Kale climbed onto the machine and pressed some buttons. A second later, all four of her limbs were in motion. Vegetable girl seemed to know her way around this stuff pretty well. She bounced on the pedals. From my vantage point beside her, I had an excellent view of her profile. I could see the way her chest rose and fell, and the rotund curve of her ass.
Tearing my eyes away, I sat down on the couch. I shouldn’t be staring at her like that, even if she was in my house without my permission.
“So why aren’t you interested in exercise?” she asked, slightly out of breath. “You look like you used to work out.”
“Not that it’s any of your business, but I…” I searched for the words that would explain without giving anything away. “I haven’t felt like it lately.”

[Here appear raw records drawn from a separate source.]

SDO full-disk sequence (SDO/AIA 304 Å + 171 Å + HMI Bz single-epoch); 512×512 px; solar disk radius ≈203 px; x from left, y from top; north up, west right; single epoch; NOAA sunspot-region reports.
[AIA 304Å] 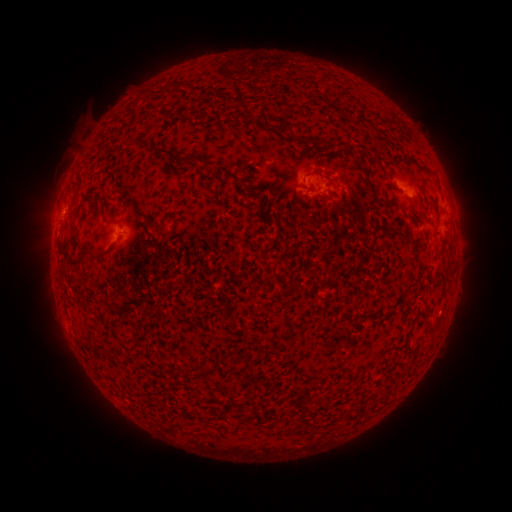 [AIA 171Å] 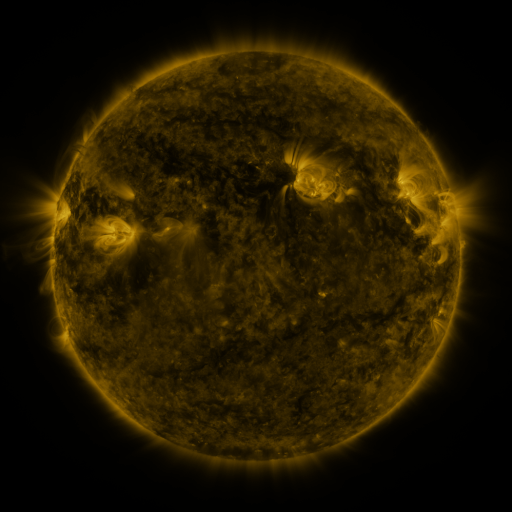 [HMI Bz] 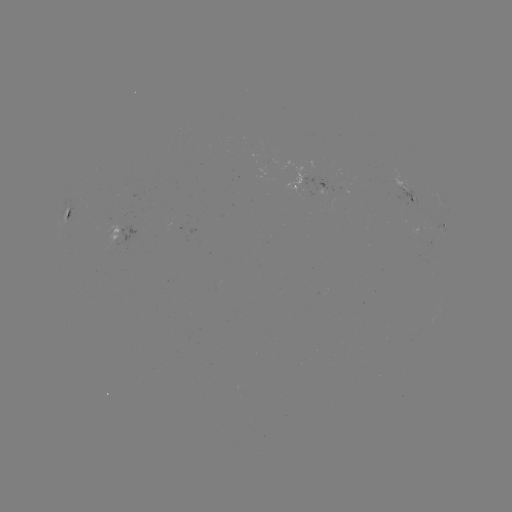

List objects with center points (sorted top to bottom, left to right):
spotted active region: (316, 187)
spotted active region: (408, 195)
spotted active region: (67, 219)
spotted active region: (443, 226)
spotted active region: (128, 231)
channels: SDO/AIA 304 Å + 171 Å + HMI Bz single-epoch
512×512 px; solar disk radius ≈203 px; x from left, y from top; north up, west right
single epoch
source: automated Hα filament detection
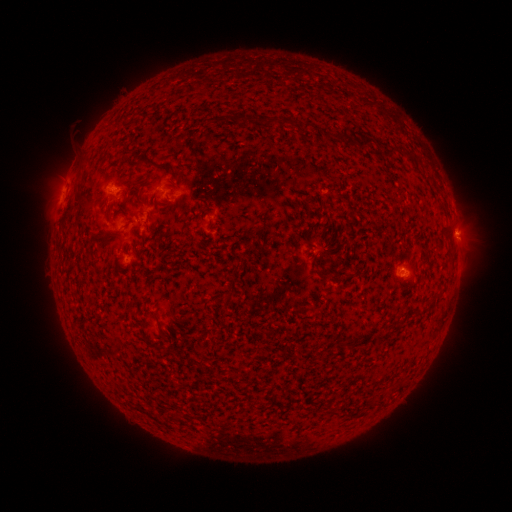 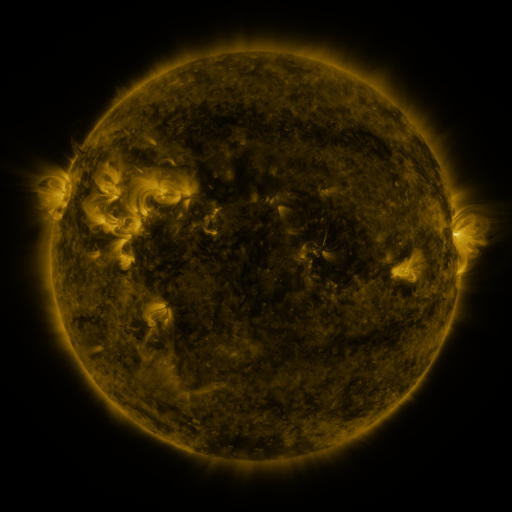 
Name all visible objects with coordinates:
filament: [245, 115, 254, 126]
filament: [261, 115, 293, 128]
filament: [302, 120, 312, 131]
filament: [324, 129, 333, 141]
filament: [344, 135, 353, 146]
filament: [357, 135, 374, 149]
filament: [77, 193, 89, 209]
filament: [442, 223, 453, 237]
filament: [312, 254, 320, 268]
filament: [222, 296, 231, 305]
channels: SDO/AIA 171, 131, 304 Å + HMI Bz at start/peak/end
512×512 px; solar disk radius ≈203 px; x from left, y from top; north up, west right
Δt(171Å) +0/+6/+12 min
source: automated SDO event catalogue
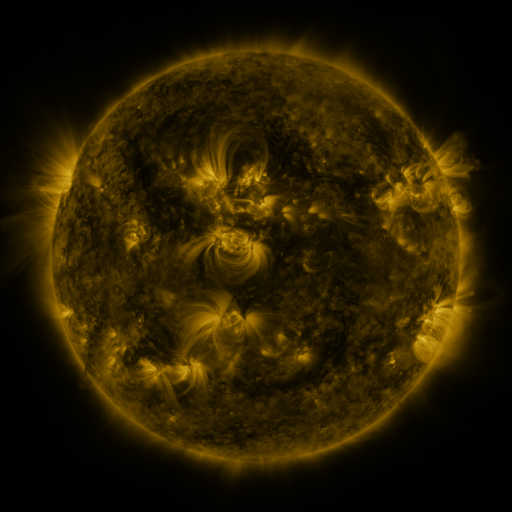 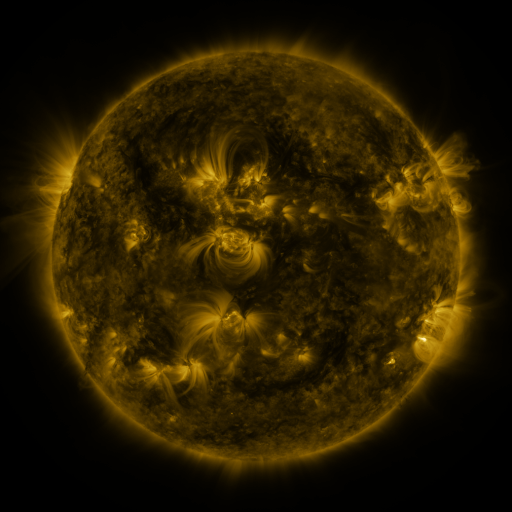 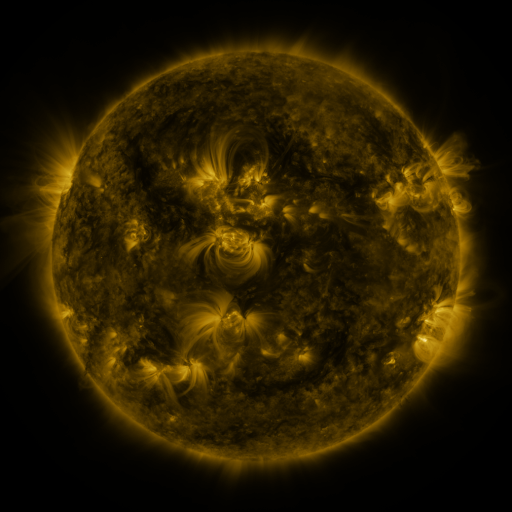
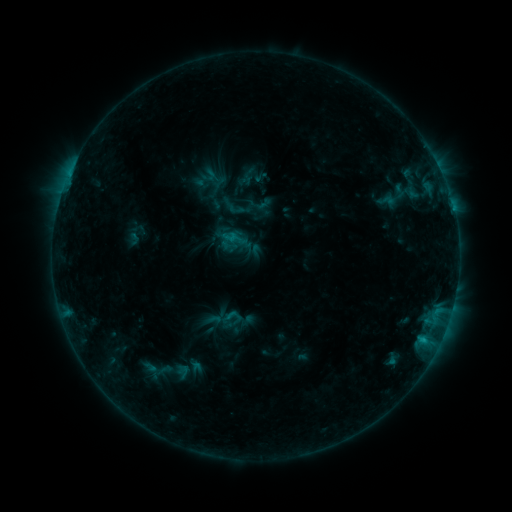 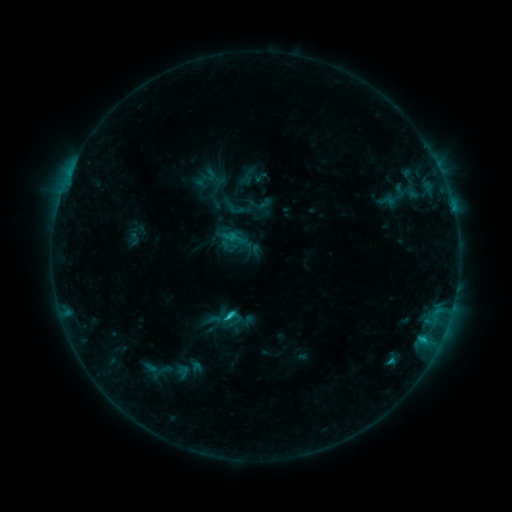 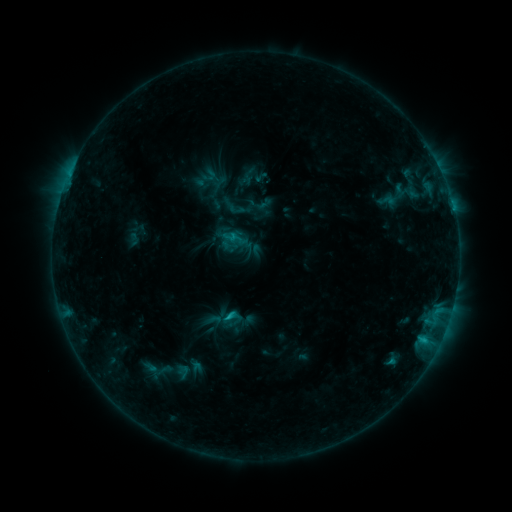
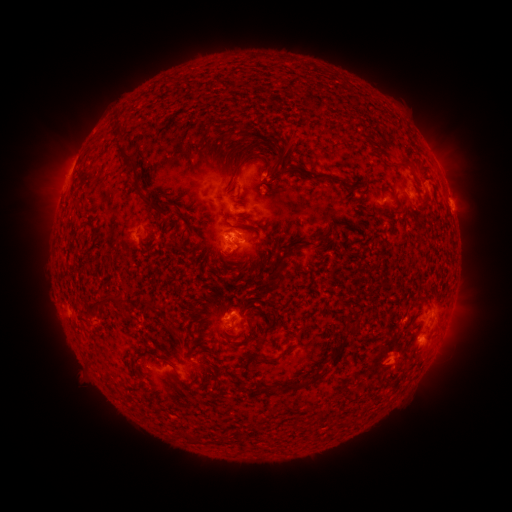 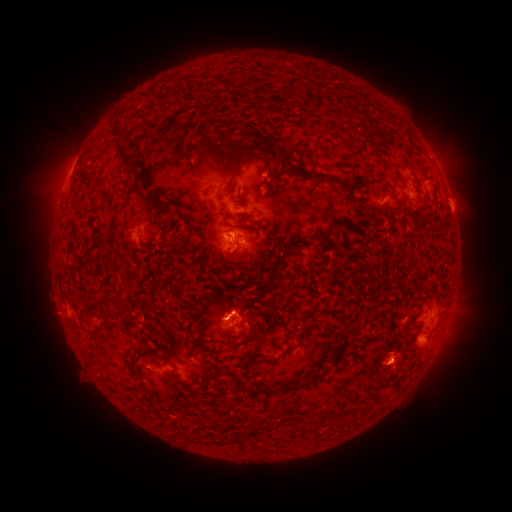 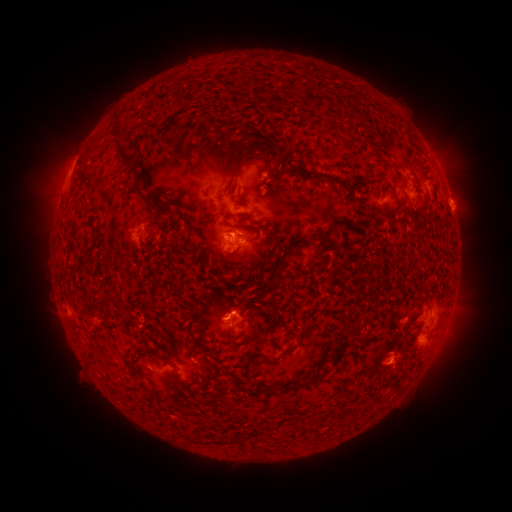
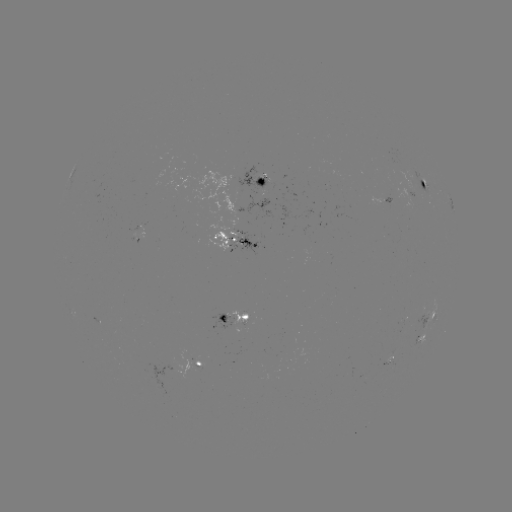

“You should start feeling like it, or you’ll lose that nice body you used to have.”
I grunted, unwilling to respond. Part of me was flattered by the comment. The larger part was too dulled to care.
“Does your aunt do yoga?” she asked, still expertly working the elliptical. Her legs went around in big circles that would have hypnotized me if I’d allowed myself to watch.
“No. Why would she?”
Kale laughed a little and brushed back a strand of her hair. “She seems quite strong, but she was pretty confused in my weight-lifting class. I thought maybe she was a yoga type.”
I fiddled with the TV remote, trying not to look at Kale’s jutting ass. “You seem to like making assumptions.”
“It was just a guess.” She jumped down, cheerful as ever. “Come on, let’s lift some weights.”
“I told you, it’s not going to happen.”
“What do you have to lose? We’ll just do it once, just to make your aunt happy. Then it’ll be over.” When I glared at her, she shrugged. “Your loss if you don’t want to.”
I let out a breath. Arguing with her was exhausting me. “Fine. You know what, fine.” I went to stand beside her, expecting her to give me a pair of the dumbbells she was holding.
Instead, she shook her hair loose of its ponytail. It fell around her face in a layered cut that softened her features. “Here,” she said. “Tie your hair back. It’ll be in your face otherwise.”
“Now yours will be in your face.”
“Just take the hair tie. Maybe I want to see what you look like.”
Reluctantly, I took it. I pulled back my hair, oily from lack of washing, and wondered why I cared if she wanted to see what I looked like. It wasn’t like I’d ever get involved with a human. Not after what had happened last time.
“That’s better,” Kale grinned. “Now, take these.”
“These are smaller than yours!” I complained. The weights she was gesturing at had to be half the size of the ones she was holding.
“Yes. I do this all the time, and you don’t. You’re going to start small and work your way up.”
Frowning, I took the small weights.
It wasn’t until the end of the hour, when Aunt Jersey swept in asking how everything had gone, that I realized what Kale had implied. If she thought I was going to put up with her coming in again, she was dead wrong.
My aunt flitted around the room, touching all of the exercise equipment as if she could glean information from it. “It looks like everything went splendidly,” she cooed. “Kale, I knew you would be the right person for my nephew. Are you ready to move in? I think Cerul could use an hour a day of exercise, maybe an hour and a half.”
What? I opened my mouth to interrupt, unsure of how this offer was getting made without my agreement. Before I could get a word in, though, Kale was already speaking.
“I’d love to!” she said just as enthusiastically.